### Your instructions
Reproduce the game sidequest commentary word for word, beginning at "Anyway, after defeating" and stopping after "by dead dragons????".
*** Reading text
Anyway, after defeating Bonetail, he coughs up something for you just like the other two dragons did. This brings up several questions for me... what the hell do they eat? Since Bonetail is literally just bones, how does he keep it in his... wherever his stomach was? How did Mario not see it? How is he not severely nauseated by opening chests vomited out by dead dragons????
The Trouble Center is found on the east end of Rogueport, serving as the front for the Pianta Syndicate's rivals, the Robbo Gang. This place is essentially a hub for small sidequests, and thankfully, their prizes are at least adequate most of the time. You unlock more sidequests as you progress through the game, and some are necessary for other various things you can do in the game, such as the games in the Pianta Parlor and cooking two items with Zess T. One of the most important quests in my opinion is the one titled "Elusive badge!", which is available after clearing Chapter 4. It is left by an anonymous person, and the game even warns you that taking on the sidequest could be dangerous. Should you be reckless and daring enough, or just not care about your life enough, to take it on, you're told to go up to the roof of the Lovely Howz of Badges shop in Rogueport to get additional information. Here, you're greeted by none other than Ms. Mowz herself, who tells you that she's looking for a badge somewhere in Hooktail Castle, specifically Hooktail's room.
This is a bit annoying since you have to backtrack all the way through the castle in order to get to Hooktail's room, meaning likely wasting your time fighting the many Koopas and Dull Bones in there. However, in the long run it's worth it, since the chest contains a Super Cool Free Badge!
As one might expect, there is no shortage of particularly annoying sidequests. One such quest becomes available after Chapter 7, with Goldbob asking you for a delivery. He tells you to find General White in order to give him something important, but then you quickly realize that General White... keeps moving... from place to place... again...
Hey! I can hate on the General White chase after all! Thanks TTYD!
So yeah, oh my god, this is the most annoying part of the game for me. Who in their right mind would think going from place to place only to be told "nope fuck you wrong place" repeatedly would be fun?? This is just annoying and a waste of time, and to make it worse, they force it on you twice in the game! At least the second one is shorter and less irritating, so the developers have some semblance of self-awareness and thinking ahead, but aaaagggghhhh this is just a really embarrassingly tedious part of an otherwise great game. I know they coulda done this a lot better, so that just makes me all the more annoyed by it.
******
*** Records shown
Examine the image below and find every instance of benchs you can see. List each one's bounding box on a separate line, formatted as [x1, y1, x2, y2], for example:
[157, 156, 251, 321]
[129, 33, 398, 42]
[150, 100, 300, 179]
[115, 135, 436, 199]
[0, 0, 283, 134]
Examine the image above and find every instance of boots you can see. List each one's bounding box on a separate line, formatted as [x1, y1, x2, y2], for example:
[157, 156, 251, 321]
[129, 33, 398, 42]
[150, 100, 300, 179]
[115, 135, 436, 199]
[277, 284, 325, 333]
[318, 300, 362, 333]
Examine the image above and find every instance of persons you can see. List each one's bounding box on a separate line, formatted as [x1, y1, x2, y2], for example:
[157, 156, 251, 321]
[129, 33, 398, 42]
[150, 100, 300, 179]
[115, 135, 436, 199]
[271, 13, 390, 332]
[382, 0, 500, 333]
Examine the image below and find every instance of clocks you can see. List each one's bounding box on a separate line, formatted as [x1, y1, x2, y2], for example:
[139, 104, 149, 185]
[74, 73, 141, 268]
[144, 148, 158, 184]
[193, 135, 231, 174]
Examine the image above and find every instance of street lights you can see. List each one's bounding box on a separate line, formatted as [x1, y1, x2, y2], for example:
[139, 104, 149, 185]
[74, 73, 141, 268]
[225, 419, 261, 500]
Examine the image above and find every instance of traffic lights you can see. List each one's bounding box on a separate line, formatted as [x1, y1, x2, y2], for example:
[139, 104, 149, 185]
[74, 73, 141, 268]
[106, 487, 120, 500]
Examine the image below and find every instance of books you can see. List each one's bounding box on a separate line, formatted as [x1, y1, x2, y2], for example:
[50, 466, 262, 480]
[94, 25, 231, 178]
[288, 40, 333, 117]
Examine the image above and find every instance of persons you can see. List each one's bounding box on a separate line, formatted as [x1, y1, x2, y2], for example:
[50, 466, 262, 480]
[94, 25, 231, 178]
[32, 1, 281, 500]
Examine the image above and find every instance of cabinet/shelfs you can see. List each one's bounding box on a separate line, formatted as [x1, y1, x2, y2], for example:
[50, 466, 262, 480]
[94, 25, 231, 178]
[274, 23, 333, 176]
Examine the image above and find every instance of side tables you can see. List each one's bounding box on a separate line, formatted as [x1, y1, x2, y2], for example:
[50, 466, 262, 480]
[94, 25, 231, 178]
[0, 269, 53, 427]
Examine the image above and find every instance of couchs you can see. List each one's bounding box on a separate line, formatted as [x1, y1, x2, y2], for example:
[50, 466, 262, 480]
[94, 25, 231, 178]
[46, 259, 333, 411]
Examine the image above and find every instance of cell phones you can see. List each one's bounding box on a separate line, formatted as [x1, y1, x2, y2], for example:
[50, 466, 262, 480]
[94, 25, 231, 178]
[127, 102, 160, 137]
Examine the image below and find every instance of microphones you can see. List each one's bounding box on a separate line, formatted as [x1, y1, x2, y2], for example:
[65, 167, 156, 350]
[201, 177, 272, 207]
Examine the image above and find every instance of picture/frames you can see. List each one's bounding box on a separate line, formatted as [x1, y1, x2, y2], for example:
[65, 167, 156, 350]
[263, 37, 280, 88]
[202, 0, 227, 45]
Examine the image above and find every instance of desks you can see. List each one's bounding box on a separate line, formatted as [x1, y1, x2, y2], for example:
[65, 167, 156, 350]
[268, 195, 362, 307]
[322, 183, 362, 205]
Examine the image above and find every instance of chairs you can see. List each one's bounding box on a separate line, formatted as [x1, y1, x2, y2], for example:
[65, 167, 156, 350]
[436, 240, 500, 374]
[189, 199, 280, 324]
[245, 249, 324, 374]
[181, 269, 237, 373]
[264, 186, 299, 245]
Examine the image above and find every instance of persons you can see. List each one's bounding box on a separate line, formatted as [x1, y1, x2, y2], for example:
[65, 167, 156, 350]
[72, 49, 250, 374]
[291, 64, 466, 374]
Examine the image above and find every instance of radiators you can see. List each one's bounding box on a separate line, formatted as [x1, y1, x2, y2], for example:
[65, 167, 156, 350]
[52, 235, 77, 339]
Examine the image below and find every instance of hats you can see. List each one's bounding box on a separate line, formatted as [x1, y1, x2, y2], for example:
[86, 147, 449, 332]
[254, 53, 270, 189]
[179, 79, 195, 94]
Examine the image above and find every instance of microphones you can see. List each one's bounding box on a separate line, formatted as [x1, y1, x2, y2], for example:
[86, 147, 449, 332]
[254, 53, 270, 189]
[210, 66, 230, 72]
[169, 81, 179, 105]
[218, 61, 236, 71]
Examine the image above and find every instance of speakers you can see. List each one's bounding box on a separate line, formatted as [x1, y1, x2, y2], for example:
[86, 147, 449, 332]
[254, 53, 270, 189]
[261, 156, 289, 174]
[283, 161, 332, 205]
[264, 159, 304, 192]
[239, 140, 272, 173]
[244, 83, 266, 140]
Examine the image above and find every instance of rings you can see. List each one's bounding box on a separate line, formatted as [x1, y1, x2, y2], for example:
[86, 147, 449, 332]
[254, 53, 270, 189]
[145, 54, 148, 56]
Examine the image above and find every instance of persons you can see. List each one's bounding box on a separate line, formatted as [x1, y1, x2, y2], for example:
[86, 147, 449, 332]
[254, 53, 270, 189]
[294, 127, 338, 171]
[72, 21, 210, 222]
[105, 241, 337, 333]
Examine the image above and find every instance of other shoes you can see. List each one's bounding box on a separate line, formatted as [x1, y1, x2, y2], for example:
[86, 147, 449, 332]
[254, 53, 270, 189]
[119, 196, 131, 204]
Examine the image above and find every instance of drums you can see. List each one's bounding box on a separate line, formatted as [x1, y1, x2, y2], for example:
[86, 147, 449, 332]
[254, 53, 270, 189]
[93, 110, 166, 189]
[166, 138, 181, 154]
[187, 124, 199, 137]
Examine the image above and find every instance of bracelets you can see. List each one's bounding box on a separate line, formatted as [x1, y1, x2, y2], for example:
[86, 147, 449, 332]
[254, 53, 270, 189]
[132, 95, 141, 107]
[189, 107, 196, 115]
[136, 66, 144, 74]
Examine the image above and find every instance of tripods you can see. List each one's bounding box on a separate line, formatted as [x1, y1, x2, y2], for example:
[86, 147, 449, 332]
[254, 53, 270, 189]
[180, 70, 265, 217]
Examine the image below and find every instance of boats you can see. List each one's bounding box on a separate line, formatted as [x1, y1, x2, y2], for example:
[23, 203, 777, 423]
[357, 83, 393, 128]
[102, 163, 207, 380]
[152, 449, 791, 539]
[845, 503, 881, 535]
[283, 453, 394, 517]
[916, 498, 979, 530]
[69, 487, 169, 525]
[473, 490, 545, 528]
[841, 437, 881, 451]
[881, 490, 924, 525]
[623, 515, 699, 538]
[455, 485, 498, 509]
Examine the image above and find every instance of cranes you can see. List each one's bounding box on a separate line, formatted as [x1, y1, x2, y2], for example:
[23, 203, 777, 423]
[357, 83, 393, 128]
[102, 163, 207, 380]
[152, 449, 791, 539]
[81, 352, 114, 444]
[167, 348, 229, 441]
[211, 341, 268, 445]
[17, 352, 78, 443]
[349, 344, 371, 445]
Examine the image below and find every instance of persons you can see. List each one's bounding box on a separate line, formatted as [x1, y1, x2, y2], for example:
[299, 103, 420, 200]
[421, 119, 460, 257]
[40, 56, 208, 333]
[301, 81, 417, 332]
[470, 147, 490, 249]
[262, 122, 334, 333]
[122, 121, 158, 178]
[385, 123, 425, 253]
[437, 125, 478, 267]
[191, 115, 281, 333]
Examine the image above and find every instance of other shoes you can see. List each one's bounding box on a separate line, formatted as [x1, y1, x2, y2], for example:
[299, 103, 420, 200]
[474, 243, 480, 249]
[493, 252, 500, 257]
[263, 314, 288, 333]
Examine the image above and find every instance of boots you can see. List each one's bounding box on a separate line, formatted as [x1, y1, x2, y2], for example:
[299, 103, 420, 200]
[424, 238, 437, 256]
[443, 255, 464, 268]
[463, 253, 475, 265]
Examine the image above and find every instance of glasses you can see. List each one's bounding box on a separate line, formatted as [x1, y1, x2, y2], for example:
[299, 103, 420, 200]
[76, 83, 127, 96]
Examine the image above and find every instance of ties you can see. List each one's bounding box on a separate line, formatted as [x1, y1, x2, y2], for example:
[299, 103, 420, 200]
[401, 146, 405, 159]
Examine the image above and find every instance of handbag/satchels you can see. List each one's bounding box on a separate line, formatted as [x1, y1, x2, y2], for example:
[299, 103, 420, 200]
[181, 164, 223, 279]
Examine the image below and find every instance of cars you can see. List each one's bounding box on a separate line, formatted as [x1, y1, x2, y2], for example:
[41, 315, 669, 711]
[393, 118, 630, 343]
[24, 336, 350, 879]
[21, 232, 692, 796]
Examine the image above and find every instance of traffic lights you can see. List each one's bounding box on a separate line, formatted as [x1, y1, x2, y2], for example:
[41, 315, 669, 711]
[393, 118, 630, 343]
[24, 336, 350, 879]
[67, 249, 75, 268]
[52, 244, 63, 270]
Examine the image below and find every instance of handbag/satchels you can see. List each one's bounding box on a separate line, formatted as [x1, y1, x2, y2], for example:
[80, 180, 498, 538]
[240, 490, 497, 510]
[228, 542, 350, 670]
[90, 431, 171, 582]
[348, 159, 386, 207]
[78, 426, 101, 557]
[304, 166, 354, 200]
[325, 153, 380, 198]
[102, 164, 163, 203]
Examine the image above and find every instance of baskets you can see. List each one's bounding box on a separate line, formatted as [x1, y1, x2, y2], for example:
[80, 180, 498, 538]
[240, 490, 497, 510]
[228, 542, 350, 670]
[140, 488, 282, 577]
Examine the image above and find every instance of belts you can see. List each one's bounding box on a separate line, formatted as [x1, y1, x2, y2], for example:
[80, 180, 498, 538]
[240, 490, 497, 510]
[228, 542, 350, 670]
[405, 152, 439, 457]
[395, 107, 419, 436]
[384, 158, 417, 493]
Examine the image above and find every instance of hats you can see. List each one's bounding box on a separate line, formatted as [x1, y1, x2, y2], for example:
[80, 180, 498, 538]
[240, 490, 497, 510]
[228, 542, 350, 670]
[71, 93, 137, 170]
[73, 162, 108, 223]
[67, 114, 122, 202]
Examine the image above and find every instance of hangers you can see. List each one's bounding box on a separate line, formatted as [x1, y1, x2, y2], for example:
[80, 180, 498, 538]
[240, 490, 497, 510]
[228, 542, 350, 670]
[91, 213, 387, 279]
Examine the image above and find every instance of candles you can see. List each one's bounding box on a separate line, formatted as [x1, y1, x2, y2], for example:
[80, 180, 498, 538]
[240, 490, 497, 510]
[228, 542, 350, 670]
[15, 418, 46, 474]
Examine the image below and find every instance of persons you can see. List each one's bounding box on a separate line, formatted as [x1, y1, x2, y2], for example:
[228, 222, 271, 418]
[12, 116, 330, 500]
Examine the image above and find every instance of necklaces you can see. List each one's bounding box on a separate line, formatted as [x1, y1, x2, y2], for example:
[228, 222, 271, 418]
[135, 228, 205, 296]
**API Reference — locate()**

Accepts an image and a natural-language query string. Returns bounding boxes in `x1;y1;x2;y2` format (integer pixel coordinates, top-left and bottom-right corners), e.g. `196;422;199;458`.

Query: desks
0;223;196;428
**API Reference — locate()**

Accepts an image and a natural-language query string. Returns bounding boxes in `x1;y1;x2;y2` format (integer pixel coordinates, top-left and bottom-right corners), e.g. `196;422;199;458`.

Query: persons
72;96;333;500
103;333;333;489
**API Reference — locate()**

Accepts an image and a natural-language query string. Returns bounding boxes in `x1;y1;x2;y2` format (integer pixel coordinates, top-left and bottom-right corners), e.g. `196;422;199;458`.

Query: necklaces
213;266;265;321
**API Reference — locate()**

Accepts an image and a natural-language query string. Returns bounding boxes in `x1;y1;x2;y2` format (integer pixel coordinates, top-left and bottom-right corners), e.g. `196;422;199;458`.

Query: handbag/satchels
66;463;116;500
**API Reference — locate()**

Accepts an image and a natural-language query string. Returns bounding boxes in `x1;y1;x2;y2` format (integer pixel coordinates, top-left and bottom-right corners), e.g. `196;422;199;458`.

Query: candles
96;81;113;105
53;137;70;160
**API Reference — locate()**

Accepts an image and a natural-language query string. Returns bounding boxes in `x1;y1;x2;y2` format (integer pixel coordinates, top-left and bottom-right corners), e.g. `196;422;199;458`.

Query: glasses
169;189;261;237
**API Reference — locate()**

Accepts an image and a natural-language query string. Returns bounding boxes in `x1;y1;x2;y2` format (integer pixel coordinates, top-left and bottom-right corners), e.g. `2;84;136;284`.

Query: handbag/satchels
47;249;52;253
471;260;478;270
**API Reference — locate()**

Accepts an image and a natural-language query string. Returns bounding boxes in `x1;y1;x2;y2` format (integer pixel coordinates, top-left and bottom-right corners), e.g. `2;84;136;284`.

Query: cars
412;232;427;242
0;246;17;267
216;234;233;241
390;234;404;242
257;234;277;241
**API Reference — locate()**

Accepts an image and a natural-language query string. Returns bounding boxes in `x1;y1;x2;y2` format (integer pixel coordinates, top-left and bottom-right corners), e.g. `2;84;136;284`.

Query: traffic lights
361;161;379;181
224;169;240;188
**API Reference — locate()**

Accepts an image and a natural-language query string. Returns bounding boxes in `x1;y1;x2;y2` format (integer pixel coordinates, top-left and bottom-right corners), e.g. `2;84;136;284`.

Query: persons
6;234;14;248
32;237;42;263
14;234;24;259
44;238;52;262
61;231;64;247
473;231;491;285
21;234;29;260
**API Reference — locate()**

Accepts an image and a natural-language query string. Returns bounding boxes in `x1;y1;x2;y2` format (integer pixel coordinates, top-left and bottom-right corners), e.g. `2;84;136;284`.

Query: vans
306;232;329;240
******
### Answer to this exercise
Anyway, after defeating Bonetail, he coughs up something for you just like the other two dragons did. This brings up several questions for me... what the hell do they eat? Since Bonetail is literally just bones, how does he keep it in his... wherever his stomach was? How did Mario not see it? How is he not severely nauseated by opening chests vomited out by dead dragons????